**The problem:** Include no pictures. Output exactly the lines from the one that contains "In the photograph, does" through the final line of the entries.

**Given data:**

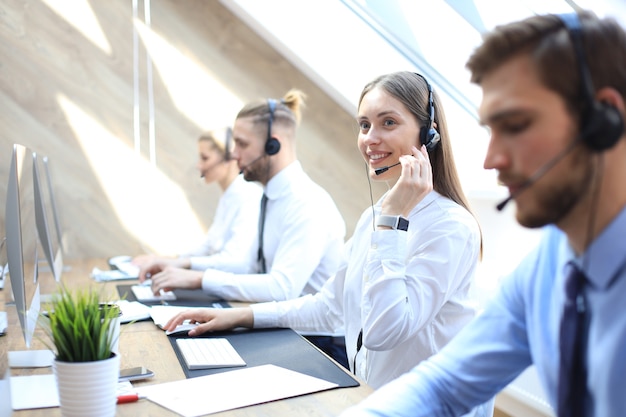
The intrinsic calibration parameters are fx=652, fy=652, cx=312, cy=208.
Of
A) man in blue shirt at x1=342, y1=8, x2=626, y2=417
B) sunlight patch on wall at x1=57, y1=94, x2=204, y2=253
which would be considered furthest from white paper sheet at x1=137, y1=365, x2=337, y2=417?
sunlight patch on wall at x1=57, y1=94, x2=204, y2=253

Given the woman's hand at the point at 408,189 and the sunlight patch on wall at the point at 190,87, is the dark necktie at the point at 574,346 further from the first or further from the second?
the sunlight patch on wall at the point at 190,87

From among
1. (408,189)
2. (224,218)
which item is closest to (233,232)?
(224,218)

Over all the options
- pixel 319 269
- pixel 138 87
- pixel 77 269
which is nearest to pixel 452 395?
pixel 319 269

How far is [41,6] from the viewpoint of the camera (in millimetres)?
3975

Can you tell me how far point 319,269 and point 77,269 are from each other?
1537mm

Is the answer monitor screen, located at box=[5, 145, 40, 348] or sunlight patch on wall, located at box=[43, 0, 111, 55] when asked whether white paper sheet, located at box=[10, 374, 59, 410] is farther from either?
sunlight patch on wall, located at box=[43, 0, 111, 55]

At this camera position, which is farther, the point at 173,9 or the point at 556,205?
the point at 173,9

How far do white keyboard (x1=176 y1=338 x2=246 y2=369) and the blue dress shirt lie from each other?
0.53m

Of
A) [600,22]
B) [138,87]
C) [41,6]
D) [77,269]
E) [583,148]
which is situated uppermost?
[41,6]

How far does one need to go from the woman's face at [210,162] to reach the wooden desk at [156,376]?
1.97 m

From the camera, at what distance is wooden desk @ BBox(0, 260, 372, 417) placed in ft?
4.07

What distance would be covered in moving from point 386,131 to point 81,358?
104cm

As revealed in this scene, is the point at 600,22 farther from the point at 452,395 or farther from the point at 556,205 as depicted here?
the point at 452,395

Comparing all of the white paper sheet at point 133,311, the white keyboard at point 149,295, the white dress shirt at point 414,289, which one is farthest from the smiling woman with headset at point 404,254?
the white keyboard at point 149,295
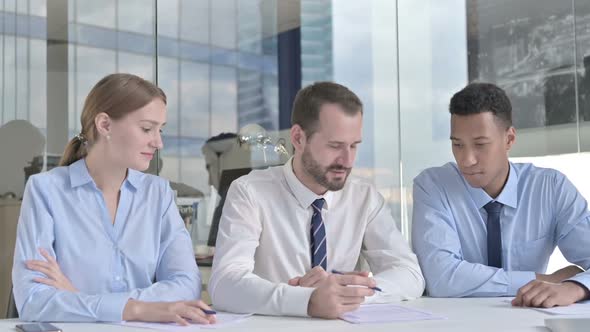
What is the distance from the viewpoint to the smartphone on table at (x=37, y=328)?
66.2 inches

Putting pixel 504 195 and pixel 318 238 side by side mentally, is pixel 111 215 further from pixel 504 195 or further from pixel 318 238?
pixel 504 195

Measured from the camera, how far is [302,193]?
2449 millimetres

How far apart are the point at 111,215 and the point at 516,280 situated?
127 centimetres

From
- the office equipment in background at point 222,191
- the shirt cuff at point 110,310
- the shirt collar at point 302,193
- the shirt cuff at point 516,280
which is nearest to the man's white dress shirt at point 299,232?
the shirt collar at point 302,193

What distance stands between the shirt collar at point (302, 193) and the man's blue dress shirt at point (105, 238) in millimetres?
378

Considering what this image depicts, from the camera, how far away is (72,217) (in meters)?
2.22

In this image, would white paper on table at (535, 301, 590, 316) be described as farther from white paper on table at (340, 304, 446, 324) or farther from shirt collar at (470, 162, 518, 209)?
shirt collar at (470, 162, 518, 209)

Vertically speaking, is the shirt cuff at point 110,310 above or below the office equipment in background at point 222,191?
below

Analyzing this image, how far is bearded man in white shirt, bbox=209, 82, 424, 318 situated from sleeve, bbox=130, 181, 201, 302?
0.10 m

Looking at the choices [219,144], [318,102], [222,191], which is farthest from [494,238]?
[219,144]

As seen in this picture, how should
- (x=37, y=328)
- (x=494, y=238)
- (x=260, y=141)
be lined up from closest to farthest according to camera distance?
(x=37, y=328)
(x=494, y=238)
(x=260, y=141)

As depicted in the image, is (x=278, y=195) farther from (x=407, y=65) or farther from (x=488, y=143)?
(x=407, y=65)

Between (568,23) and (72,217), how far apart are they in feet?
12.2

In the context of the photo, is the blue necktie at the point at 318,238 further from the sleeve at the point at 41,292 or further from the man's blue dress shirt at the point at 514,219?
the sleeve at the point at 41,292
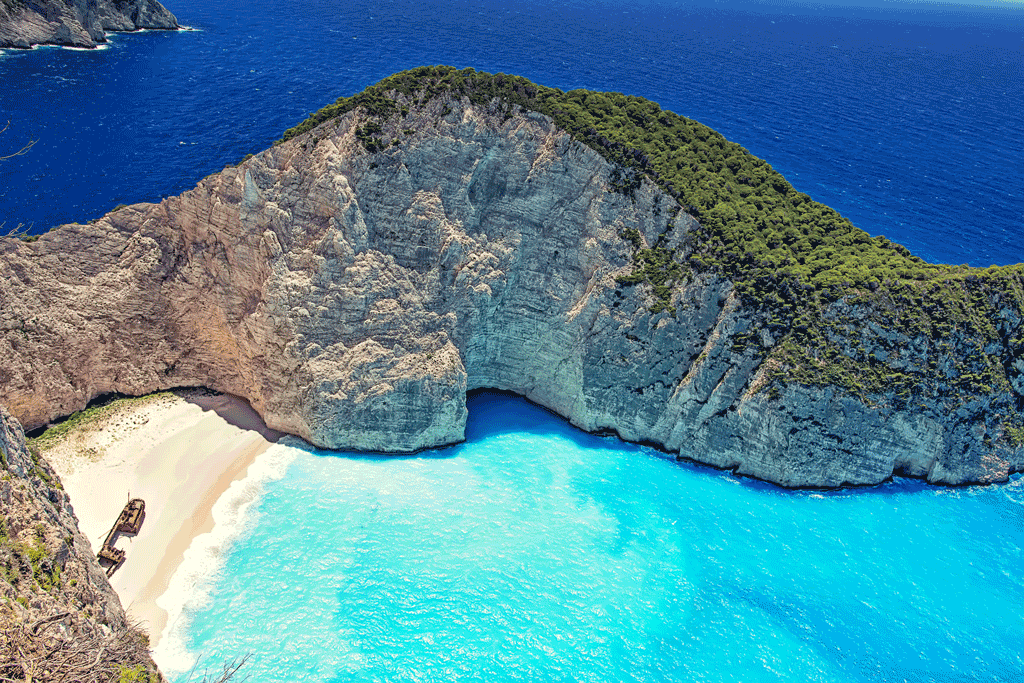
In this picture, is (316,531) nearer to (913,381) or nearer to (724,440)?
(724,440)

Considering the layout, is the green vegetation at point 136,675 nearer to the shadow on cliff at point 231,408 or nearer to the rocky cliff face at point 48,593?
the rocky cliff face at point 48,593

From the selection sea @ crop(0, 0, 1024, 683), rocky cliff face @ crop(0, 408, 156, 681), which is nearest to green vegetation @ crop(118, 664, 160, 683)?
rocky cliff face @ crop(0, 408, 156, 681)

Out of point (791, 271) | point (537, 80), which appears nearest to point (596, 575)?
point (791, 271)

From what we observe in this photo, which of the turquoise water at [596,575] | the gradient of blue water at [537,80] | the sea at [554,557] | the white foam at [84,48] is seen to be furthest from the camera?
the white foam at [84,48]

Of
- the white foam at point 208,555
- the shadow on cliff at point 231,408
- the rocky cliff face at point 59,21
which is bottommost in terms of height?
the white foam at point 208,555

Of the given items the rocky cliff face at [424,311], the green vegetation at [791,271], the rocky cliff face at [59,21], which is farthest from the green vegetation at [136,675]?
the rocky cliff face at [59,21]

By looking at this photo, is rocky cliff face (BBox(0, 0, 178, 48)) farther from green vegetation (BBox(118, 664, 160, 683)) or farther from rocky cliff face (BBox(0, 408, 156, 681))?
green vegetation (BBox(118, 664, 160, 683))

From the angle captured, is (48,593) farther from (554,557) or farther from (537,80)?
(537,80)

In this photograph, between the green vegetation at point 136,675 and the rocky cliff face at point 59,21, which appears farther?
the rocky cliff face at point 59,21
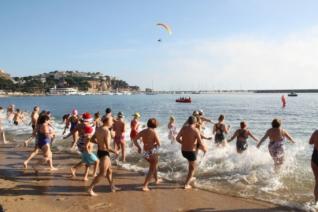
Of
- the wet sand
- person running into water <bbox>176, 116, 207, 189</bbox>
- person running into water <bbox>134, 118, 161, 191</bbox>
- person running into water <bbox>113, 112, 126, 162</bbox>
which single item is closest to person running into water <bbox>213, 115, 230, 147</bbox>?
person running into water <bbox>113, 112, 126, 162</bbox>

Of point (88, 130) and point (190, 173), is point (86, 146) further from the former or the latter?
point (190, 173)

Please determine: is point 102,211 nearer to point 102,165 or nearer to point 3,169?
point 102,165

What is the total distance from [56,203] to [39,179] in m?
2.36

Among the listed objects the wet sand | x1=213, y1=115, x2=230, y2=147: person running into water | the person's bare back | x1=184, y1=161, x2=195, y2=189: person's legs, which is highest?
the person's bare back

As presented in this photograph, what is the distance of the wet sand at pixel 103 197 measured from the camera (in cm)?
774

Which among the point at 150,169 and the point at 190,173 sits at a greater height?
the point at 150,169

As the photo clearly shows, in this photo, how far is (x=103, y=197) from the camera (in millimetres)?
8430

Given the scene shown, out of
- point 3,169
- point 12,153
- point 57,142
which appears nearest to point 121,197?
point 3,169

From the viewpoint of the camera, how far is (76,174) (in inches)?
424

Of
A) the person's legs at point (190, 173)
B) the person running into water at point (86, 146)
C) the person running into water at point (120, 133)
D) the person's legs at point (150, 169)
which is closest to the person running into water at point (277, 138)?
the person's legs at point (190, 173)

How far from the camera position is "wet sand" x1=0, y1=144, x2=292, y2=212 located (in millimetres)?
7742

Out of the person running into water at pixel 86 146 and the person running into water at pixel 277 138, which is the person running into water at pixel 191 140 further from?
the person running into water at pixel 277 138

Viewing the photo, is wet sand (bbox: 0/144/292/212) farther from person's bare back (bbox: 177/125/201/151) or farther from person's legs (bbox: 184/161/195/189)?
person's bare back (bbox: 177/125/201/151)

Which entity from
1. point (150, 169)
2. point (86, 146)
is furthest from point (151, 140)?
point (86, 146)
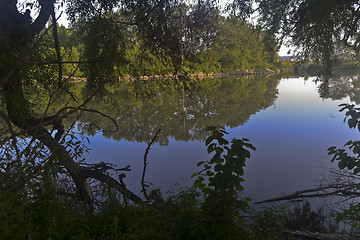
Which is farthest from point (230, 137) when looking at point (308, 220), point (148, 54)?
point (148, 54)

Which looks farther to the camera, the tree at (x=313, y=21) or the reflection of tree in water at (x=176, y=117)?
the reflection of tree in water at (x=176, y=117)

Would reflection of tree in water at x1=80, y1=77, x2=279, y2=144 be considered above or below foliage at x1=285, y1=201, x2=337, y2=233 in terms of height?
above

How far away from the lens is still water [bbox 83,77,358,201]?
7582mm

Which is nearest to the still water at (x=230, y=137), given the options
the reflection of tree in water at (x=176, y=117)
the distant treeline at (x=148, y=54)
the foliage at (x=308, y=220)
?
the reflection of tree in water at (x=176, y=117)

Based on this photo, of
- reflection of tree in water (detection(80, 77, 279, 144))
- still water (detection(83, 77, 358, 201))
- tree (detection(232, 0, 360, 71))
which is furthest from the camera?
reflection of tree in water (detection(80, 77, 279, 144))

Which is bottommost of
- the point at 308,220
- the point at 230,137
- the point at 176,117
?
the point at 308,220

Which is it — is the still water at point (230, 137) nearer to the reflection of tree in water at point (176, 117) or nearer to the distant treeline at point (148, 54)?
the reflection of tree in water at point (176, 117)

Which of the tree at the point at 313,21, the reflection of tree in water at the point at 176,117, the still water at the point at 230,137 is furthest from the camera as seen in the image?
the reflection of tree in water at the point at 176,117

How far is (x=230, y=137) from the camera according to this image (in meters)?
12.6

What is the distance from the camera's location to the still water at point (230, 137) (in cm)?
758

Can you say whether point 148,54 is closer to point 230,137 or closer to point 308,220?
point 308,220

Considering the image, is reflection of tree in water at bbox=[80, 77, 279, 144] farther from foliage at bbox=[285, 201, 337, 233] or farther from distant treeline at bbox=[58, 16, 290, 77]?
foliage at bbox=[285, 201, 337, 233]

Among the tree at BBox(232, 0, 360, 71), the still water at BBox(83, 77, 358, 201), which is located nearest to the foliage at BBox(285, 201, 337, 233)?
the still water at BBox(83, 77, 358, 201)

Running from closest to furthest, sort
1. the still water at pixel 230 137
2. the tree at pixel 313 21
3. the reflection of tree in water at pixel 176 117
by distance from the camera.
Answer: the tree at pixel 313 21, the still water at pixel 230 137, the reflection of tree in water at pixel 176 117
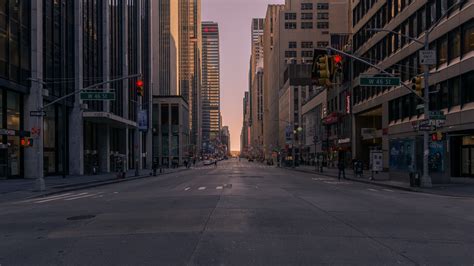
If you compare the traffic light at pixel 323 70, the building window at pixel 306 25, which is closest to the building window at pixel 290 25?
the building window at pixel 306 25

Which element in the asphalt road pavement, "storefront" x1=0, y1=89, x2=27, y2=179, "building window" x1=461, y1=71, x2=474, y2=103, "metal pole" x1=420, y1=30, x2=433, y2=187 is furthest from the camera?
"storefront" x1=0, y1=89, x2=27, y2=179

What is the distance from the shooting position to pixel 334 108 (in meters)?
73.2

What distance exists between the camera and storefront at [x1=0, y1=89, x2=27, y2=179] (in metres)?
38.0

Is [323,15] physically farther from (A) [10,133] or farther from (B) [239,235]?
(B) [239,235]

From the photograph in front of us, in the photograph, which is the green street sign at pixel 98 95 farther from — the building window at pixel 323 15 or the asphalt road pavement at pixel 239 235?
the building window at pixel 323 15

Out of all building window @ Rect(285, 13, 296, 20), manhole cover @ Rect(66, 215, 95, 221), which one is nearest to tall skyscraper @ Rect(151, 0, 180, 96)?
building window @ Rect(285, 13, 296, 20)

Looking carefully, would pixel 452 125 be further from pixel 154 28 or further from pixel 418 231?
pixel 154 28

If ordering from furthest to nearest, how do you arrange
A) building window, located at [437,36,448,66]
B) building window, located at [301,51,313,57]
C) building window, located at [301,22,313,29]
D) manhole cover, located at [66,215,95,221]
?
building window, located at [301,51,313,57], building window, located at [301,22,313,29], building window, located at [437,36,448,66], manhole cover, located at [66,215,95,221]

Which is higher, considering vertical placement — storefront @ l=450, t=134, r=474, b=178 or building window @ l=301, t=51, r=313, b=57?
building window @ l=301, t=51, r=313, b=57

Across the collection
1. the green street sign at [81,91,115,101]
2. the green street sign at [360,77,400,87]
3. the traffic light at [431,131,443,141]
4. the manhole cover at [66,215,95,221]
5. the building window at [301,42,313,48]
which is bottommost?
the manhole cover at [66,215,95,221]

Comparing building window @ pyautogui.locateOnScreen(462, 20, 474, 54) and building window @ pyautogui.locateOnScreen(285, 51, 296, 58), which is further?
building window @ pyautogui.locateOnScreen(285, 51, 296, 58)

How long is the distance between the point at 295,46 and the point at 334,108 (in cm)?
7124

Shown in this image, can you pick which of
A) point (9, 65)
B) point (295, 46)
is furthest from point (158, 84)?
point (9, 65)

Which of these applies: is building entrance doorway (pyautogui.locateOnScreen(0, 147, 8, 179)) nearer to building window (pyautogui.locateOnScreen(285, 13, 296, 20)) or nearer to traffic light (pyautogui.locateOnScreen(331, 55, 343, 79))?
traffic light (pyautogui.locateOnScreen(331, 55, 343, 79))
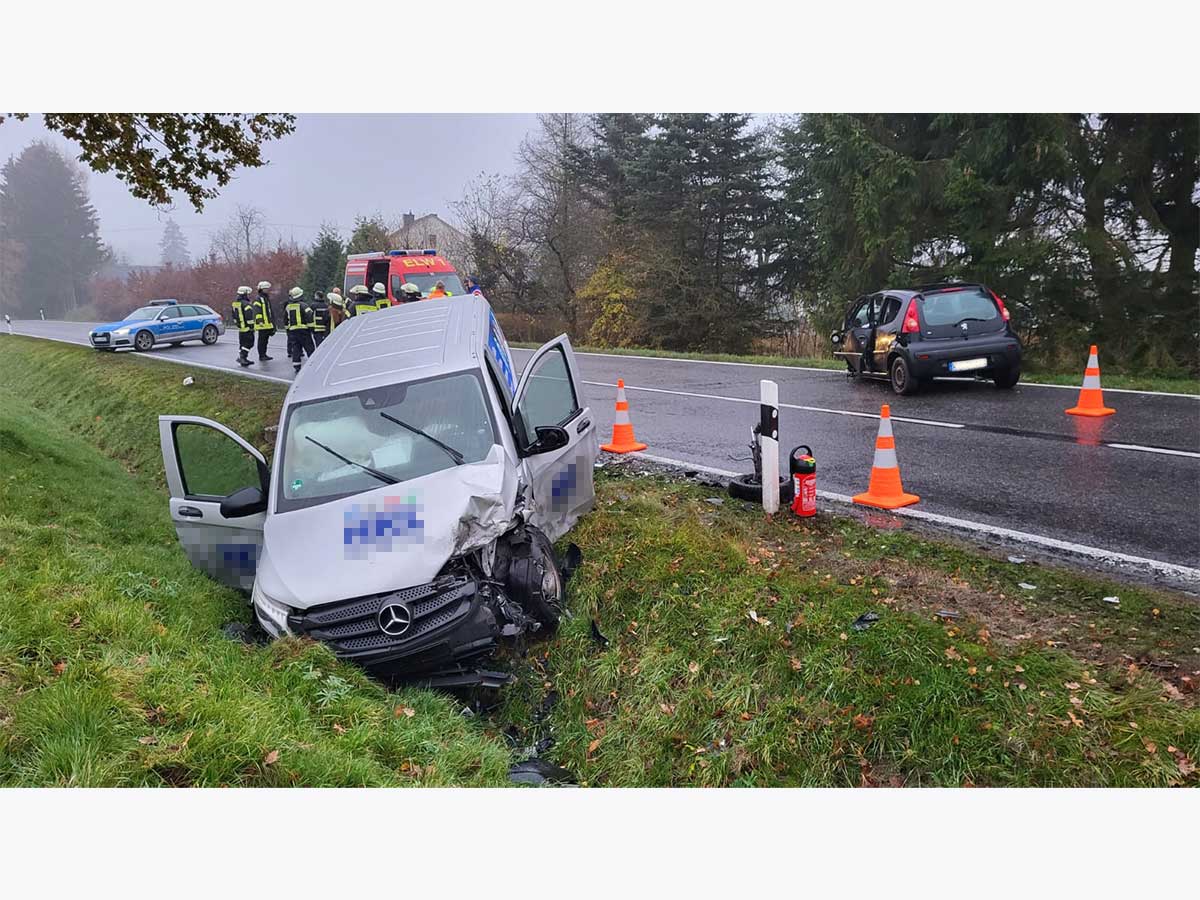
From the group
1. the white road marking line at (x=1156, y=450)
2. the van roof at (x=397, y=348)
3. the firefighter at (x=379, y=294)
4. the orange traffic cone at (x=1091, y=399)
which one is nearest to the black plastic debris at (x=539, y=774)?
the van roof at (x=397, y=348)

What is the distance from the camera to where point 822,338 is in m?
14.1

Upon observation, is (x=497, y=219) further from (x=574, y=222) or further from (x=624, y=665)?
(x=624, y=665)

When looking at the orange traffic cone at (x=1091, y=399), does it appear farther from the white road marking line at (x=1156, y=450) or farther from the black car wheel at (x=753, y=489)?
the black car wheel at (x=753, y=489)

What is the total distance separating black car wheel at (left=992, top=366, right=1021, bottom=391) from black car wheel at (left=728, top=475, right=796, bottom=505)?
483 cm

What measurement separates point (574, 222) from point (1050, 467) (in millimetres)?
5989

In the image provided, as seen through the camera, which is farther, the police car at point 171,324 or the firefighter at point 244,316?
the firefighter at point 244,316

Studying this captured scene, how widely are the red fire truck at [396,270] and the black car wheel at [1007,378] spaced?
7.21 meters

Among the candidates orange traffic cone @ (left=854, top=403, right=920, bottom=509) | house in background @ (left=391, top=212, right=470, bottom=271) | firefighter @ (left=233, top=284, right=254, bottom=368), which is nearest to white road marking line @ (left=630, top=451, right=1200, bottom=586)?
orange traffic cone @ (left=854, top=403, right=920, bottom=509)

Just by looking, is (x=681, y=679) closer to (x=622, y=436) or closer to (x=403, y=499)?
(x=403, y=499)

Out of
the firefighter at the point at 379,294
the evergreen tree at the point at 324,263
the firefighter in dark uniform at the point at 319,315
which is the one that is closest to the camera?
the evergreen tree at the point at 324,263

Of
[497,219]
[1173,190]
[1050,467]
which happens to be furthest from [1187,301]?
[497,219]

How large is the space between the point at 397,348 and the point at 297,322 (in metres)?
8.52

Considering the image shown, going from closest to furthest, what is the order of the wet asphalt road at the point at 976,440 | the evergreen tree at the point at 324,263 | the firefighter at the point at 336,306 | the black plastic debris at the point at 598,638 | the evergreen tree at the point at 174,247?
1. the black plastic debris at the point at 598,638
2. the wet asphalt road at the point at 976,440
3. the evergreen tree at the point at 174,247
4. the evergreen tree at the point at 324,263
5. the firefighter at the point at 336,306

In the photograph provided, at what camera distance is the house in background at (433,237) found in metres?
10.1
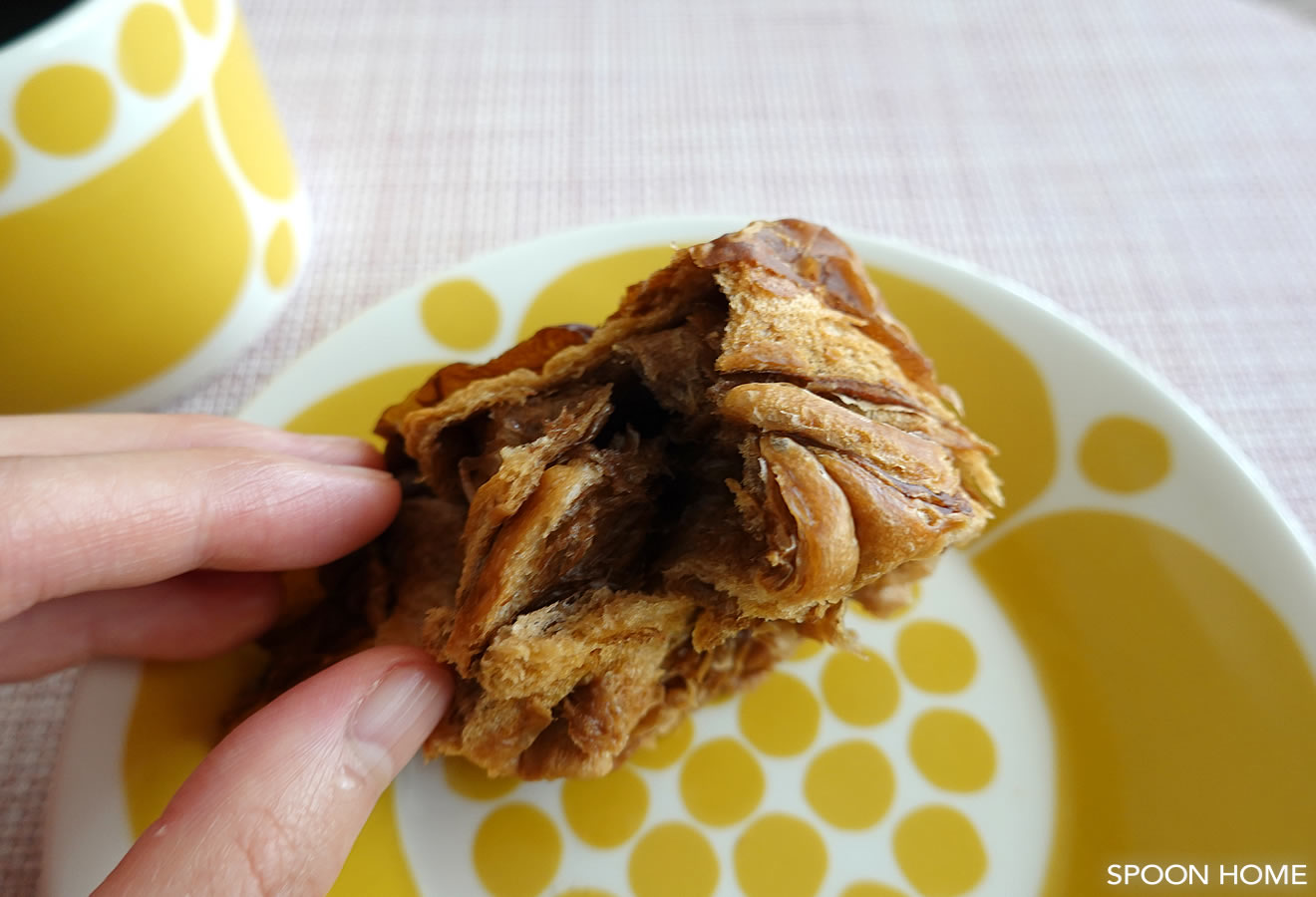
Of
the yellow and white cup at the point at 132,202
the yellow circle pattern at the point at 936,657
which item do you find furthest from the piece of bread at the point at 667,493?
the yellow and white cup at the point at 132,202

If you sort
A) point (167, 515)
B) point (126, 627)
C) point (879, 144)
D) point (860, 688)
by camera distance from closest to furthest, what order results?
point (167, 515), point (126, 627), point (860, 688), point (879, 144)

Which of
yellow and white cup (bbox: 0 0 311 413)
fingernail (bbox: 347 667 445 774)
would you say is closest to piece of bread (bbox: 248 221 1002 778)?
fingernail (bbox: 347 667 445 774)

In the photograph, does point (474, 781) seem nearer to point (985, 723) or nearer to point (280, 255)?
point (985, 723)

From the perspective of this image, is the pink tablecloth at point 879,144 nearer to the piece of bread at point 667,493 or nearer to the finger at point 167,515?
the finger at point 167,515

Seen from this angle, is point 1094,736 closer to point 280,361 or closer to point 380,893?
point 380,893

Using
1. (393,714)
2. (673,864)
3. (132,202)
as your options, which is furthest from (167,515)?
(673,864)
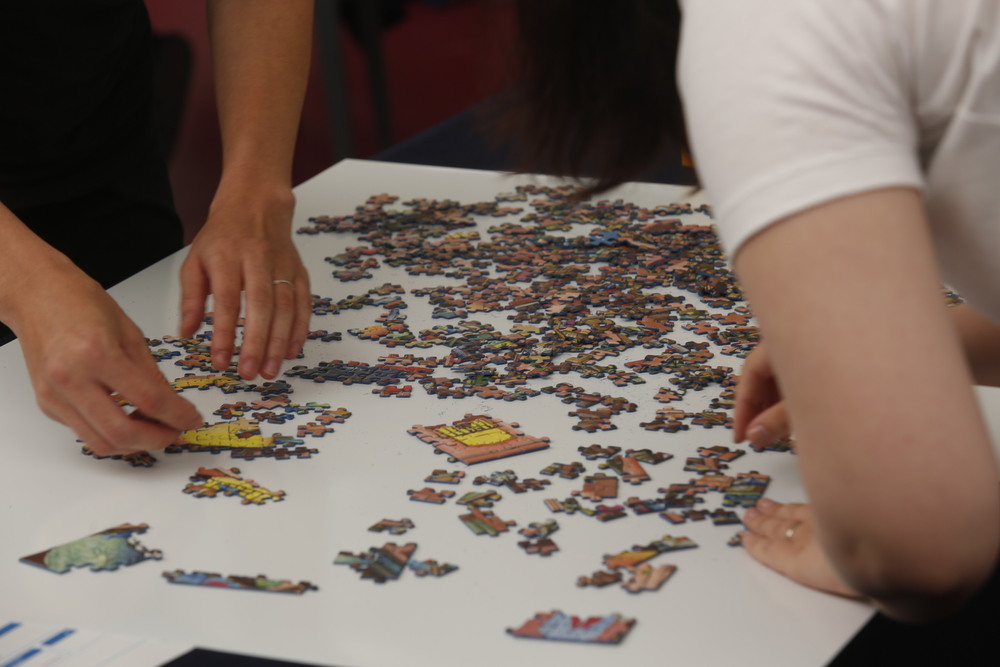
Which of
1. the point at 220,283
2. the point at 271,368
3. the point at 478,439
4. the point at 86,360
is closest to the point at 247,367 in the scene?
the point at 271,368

**Answer to the task:**
In the photograph, does point (474, 781) seem nearer to point (985, 723) or nearer to point (280, 255)?
point (985, 723)

From the perspective of this image, is the pink tablecloth at point 879,144 nearer to the piece of bread at point 667,493 or nearer to the finger at point 167,515?
the finger at point 167,515

Seen from this angle, is point 1094,736 closer to point 280,361 or closer to point 380,893?
point 380,893

Using
1. (393,714)
2. (673,864)
3. (132,202)
as your options, which is furthest from (167,515)?
(673,864)
Which of
1. the point at 220,283
2. the point at 271,368
3. the point at 478,439
4. the point at 86,360
is closest to the point at 247,367 in the scene?
the point at 271,368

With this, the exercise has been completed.